**REQUIRED WORK**
1. In the pressure valve text, what determines the Set Point pressure of the Pressure Reducing Valve?
2. From the pressure valve text, list the components it describes as shown in the household schematic, leaving out anything it calls unseen.
3. Continue the pressure valve text from its final sentence.

**DOCUMENT SECTION**
The Pressure Reducing/ Regulating Valve is piped directly into the flow path of the flowing fluid.

Here's an example of how easy it is to mess up "PRV" nomenclature: The encircled valve should be labelled Pressure Reducing Valve (not Pressure Relief Valve). This Pressure Reducing Valve is positioned between the (unseen) upstream higher-pressure source of cold water (perhaps the city's distributed water main) and the hot water Tank in a household. The job of the (mislabeled) Pressure Reducing Valve is to reduce the flowing water Pressure from the high-Pressure main source to a lower Set Point pressure which is determined by sensing the downstream flowing Pressure. During normal operations, the water flowing out of the (mislabeled) Pressure Reducing Valve would flow into the Water Tank to be heated. As shown in this schematic, an over-pressuring of the Water Tank has occurred thus the flow path is FROM the Tank Inlet to the Pressure Relief Valve that is located on the Pressure Relief Line. One good thing about this graphic is that it depicts how the Pressure Reducing Valve is piped directly into the normal flow path whereas the Pressure Relief Line and Valve branch off from the normally flowing path.

PTOA Readers and Students just learned in PTOA Segment #255 that the job of the Pressure Relief Valve is to manage the occasional, non-threatening over-pressuring situation which would otherwise gradually degrade Piping Network hardware.

**DATA BELOW**
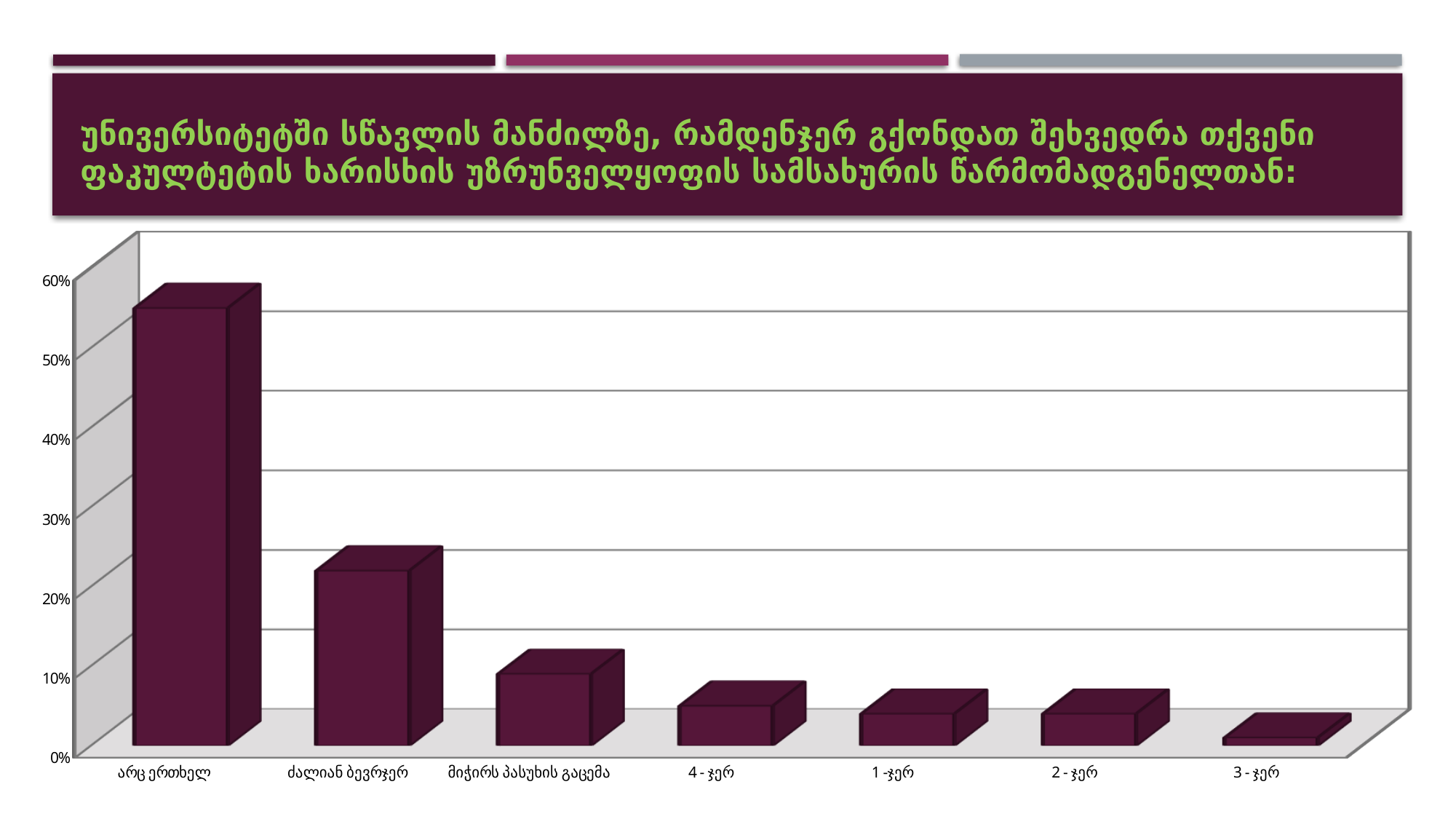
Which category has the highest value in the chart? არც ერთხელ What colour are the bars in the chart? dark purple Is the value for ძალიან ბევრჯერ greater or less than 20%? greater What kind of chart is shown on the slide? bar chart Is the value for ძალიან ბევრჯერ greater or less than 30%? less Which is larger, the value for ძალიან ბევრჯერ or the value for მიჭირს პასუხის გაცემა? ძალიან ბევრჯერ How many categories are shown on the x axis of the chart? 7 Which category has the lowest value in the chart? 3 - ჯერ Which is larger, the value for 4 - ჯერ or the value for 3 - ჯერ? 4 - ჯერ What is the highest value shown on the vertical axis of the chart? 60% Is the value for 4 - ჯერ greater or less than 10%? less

**RESPONSE LIST**
1. It is determined by sensing the downstream flowing pressure.

2. Pressure Reducing Valve (the encircled, mislabeled valve), Water Tank (hot water Tank), Tank Inlet, Pressure Relief Line, Pressure Relief Valve

3.
To perform its job successfully, the Pressure Relief Valve will be physically located on a service process line, not on the main process flow path.

In contrast, the Pressure Reducing/ Regulating Valve is piped directly into the main PV Flowrate path so that the valve can continuously perform its job 24 hours a day, 7 days a week!

What is the job of the Pressure Reducing/ Regulating Valve?

Imagine a fluid flowing through a process line, fluctuating in flowing magnitude and at a higher PV Pressure than is desired downstream.

The job of the Pressure Reducing/ Regulating Valve is to reduce the higher inlet PV Pressure to a lower PV Pressure Set Point which is sensed directly downstream of the Valve's outlet.

The fluid exiting the Pressure Reducing/ Regulating Valve will no longer be fluctuating. The flow path will be steady and at a lower PV Pressure than the Valve's inlet PV Pressure.

The PTOA Department of Redundancy Department repeats:

The job of the Pressure Reducing/ Regulating Valve is to convert an upstream fluctuating flowrate that has a higher-than-desired PV Pressure into a steady outflowing process stream which flows at the desired lower PV Pressure.

These Pressure Regulators in natural gas service decrease the high flowing PV Pressure of the distributed source to a desired lower flowing PV Pressure suitable to the end user.

The location of a Pressure Reducing/ Regulating Valve in The Piping Network of a processing facility will always be away from where the fluid is originally generated and closer to where the fluid is distributed to an end user.

For example:

The flowing PV Pressure of the natural gas supplied to a Gas Turbine (aka, the Turbine's Fuel Gas) will need to be stepped down from the header Pressure to a Pressure which can be safely used by the Gas Turbine.

The flowing PV Pressure of the instrument air used in pneumatic Automatic Final Control Valves will need to be stepped down from the header supply pressure.

The job description described above for the Pressure Reducing/ Regulating Valves requires that the Pressure Reducing/ Regulating Valve be piped directly into the main process flow path.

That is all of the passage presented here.